After four days of questioning Lee Young-bok, CEO of Cheongan Construction and developer of a lavish apartment complex off the coast of Busan’s Haeundae District, who is accused of accumulating some 57 billion won ($48.8 million) in slush funds and lobbying public officials, prosecutors uncovered traces that Lee may have made it all possible by cooking the books through about 10 subcontractors.

Lee was apprehended on Saturday after being on the run for three months. “We have determined much of where Lee used the embezzled money,” said Yun Dae-jin, a senior prosecutor at Busan District Prosecutors’ Office. “But we cannot yet reveal it to the public.”

Lee admitted partly to his embezzlement charges, but denied lobbying officials. “I used the money to drink and eat with people I know,” Lee told prosecutors. “I did not lobby officials.”

The residential complex at the center of the probe is called LCT, a 2.74 trillion-won high-rise apartment complex near Haeundae Beach, the Miami Beach of Korea.

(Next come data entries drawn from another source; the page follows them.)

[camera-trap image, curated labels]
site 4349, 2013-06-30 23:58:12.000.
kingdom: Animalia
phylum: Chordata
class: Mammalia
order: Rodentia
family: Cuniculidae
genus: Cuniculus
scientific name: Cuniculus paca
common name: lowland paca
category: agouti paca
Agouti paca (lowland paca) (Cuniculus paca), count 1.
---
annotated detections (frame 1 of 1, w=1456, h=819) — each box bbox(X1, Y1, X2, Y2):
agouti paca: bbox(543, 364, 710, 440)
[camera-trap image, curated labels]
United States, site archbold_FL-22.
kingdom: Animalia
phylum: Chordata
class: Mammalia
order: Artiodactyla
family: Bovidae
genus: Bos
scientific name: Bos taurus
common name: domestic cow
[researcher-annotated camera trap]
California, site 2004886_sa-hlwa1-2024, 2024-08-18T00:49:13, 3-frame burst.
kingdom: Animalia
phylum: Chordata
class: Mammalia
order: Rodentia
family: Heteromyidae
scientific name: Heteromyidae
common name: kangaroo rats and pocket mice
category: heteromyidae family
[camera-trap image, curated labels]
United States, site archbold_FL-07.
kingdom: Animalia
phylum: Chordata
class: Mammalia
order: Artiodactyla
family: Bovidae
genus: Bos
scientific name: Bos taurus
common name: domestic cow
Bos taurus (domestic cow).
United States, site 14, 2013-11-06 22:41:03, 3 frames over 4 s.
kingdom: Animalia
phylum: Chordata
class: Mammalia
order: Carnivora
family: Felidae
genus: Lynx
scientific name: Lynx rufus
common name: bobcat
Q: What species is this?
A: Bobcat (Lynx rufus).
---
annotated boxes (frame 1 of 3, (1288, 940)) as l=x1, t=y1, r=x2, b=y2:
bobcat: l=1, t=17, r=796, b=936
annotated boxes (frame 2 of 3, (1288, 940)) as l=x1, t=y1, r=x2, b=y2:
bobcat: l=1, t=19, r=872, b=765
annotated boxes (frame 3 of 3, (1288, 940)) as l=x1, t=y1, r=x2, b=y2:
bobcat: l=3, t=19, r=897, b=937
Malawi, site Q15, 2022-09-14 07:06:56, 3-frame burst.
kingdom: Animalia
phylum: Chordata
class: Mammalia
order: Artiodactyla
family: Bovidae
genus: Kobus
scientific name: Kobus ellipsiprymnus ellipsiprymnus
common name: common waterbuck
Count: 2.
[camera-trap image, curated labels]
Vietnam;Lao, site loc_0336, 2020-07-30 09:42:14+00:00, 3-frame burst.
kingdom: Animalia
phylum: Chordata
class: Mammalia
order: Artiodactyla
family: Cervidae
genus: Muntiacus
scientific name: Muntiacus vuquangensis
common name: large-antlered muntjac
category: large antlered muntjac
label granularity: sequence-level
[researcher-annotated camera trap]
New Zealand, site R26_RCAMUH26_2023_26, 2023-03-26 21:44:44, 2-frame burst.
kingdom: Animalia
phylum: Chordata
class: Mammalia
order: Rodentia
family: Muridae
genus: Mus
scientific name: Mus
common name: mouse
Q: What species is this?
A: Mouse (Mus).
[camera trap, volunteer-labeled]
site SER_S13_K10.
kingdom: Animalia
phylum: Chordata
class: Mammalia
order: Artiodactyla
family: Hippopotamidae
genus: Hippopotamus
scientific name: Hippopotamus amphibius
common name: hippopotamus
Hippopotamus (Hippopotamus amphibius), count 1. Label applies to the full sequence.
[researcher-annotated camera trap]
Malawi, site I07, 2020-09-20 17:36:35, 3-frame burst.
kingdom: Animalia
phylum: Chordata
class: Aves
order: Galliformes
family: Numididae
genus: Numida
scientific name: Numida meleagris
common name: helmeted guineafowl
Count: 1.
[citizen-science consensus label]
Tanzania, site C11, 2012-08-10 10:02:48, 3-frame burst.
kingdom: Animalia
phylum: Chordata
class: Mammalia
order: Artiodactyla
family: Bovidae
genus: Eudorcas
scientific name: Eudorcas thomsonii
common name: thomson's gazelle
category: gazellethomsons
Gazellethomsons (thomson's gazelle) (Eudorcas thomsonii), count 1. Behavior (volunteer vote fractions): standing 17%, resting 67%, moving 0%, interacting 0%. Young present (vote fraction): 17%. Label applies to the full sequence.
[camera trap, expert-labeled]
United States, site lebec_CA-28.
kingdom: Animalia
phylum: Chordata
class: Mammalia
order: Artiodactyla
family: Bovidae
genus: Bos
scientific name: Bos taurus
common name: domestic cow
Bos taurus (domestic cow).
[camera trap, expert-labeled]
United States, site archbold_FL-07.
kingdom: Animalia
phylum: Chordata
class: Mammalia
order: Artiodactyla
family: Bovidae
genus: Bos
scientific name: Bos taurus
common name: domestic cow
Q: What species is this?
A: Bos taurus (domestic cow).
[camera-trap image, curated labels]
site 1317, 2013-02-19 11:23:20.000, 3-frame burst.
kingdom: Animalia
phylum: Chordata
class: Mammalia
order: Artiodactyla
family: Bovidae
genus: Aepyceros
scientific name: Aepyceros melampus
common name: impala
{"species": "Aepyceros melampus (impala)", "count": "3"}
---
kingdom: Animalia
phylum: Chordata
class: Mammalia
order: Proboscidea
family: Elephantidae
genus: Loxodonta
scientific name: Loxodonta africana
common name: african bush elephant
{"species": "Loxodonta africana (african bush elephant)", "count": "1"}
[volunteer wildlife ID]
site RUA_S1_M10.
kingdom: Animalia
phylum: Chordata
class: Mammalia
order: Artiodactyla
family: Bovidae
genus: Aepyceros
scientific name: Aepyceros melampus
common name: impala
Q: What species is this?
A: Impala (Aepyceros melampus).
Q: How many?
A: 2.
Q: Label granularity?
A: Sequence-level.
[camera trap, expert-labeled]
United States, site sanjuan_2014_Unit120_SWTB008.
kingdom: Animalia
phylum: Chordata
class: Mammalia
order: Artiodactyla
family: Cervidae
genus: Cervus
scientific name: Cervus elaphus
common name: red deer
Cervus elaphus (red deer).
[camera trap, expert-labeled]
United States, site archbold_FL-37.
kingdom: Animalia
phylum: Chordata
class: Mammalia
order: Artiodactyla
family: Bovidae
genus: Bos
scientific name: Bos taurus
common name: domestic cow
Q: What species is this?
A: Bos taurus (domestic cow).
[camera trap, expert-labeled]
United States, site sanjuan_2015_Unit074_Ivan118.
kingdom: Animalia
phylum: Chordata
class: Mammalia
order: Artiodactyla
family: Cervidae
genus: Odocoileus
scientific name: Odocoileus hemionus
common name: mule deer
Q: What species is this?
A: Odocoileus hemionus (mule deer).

What complicates the probe is that the shares of LCT PFV Company, the developer of LCT, are held by 20 companies.

Four of them are investment banks, five are conglomerates, eight are companies based in Busan and three, including Cheongan Construction, are spearheading the project. Cheongan Construction holds a 27 percent share in LCT, the largest among the 20 companies.

Lee is the owner and developer of the LCT, according to those involved in the construction.

“Lee holds no shares of LCT officially,” said an official of LCT PFV Company. “But he is the owner of LCT PFV Company and is managing the construction deal.”

Lee holds at least 150 billion won in debt from when he spearheaded a development project in Busan in 1996. Also accused of influence peddling with embezzled funds at the time, Lee was summoned by prosecutors in 1999, when he went on the run for two years.

He then turned himself in and was sentenced to two years for corporate malpractice and embezzlement and four years of probation period. He denied throughout the probe all charges of influence peddling and lobbying. Lee’s credit standing bars him from making financial transactions.

Prosecutors suspect Lee embezzled the funds via subcontractors working with Cheongan Construction and other companies that he is alleged to control from behind the scenes.

For instance, prosecutors found that in 2009, Lee’s Cheongan Construction bought an architectural firm and signed a contract with LCT under the name of the firm. Cheongan Construction would then take the investments received by the firm and use them.

In this process, Lee allegedly cooked the books to receive larger investments than were needed and embezzled them. In 2015, Lee also won fees from trust companies by faking larger than actual pre-sale deals.

Some 600 million won in embezzled funds were used to pay for four apartments in LCT that Lee bought under his relatives’ names, according to prosecutors.